ARC-AGI 2, which was released in March of 2024, is a benchmark test that represents a compass pointing towards useful research direction, a playground to test few-shot reasoning architectures, a tool to accelerate progress towards AGI.

ARC-AGI-2 tests and studies the AI’s ability to identify and answer:

The Symbolic Interpretation in patterns: Symbolic Interpretation is the process of assigning meaning and significance to symbols, objects, or actions.
Compositional Reasoning: Is the process of grasping the significance of attributes, relations, and word order.
Contextual Rule Application: Is the context in which AI refers to the ability of a system to dynamically apply rules or logic based on the specific context or situation it is operating in, rather than follow fixed or static rules.

How far are we from achieving Artificial General Intelligence (AGI)?

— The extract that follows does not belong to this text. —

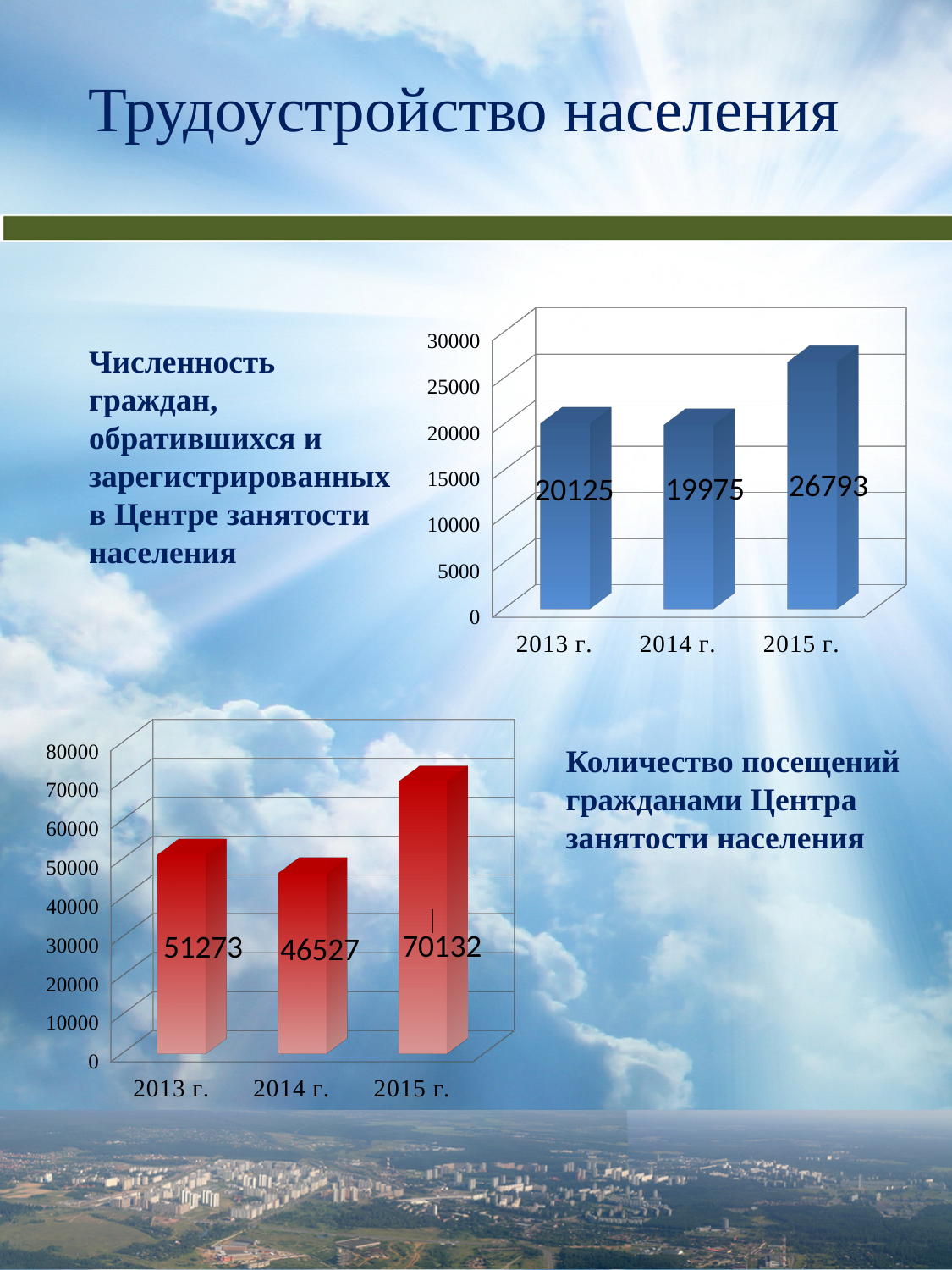
In the bottom chart (Количество посещений гражданами Центра занятости населения), what is the value for 2013 г.? 51273 In the bottom chart (Количество посещений), what is the value for 2015 г.? 70132 In the bottom chart (Количество посещений), what is the difference between the values for 2015 г. and 2014 г.? 23605 In the top chart (Численность граждан), which year has the highest value? 2015 г. In the bottom chart (Количество посещений), which is larger, the value for 2013 г. or 2014 г.? 2013 г. How many years are shown on the x axis of the bottom chart (Количество посещений)? 3 In the top chart (Численность граждан), what is the difference between the values for 2015 г. and 2013 г.? 6668 In the bottom chart (Количество посещений), which year has the lowest value? 2014 г. In the top chart (Численность граждан), what is the value for 2015 г.? 26793 In the top chart (Численность граждан), is the value for 2015 г. greater or less than 25000? greater What type of chart is the top chart (Численность граждан)? bar chart In the top chart (Численность граждан, обратившихся и зарегистрированных в Центре занятости населения), what is the value for 2014 г.? 19975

When OpenAI launched the o1, o3 and 03-mini models, we viewed it as a next level step in the “intelligence” part of Artificial Intelligence and to illustrate this, OpenAI featured ARC-AGI-1 in December of 2024 as the leading benchmark to measure the performance of their experimental o3 model. o3 at low compute had scored 75.7% on ARC-AGI-1 and reached 87% accuracy with higher compute. This marked the first effective solution of the ARC challenge in over five years.

However, this achievement was short lived when the newer models were tested on the latest and much more advanced ARC-AGI-2. In a recent report, it was stated that reasoning models like OpenAI’s o1 and DeepSeek’s R1 had scored between 1% and 1.3% in the test, while non-reasoning models, like GPT-4.5, Claude 3.7 Sonnet, and Gemini 2.0 Flash, scored around 1%.

To establish a human baseline for this benchmark test, they had 400 humans take the ARC-AGI-2 test. On average, the humans who took the test got 60% of the test’s questions right, which was much better than any of the models’ scores.

These results are actually telling us that we are still a bit too far out from achieving ultimate Artificial General Intelligence – at least by today’s standards, technology and benchmarks. I actually believe that we may not even see AGI in our lifetime, maybe our children or their children may see it achieved if the advancements in AI progress at the rate they are now.

But what would it mean for the world if we eventually achieved AGI?

What achieving AGI would mean for the world?

For those who have watched movies like Atlas, Terminator, Echelon Conspiracy or any other AI related films which depict just how dangerous a self-aware AI can be, may have seen that in a case where it is not moderated or controlled, an AGI may just become too self aware to a point where the humanoid robots that are being developed by the likes of 1X Technologies, Clone Robotics, Tesla and Boston Dynamics come alive and take over all of humanity (this is bordering on science fiction yes, but we’ve all seen Terminator, right?). But that’s potentially what may happen should AGI because too self aware.

But on the flipside, we may also be in a situation where AGI helps us solve a lot of the human mysteries, develop illusive cures to diseases at a fraction of a second and quadruples productivity in factories, businesses and academia. It may even help solve computing problems and actually perfect quantum computing therefore challenging conventional thinking because it would be able to predict and pre-empt any changes on the fly at rates that no human would.

But this is a future still being explored and may not even be a reality with the current AI models we have and like I mentioned, may not even be a reality during our lifetime.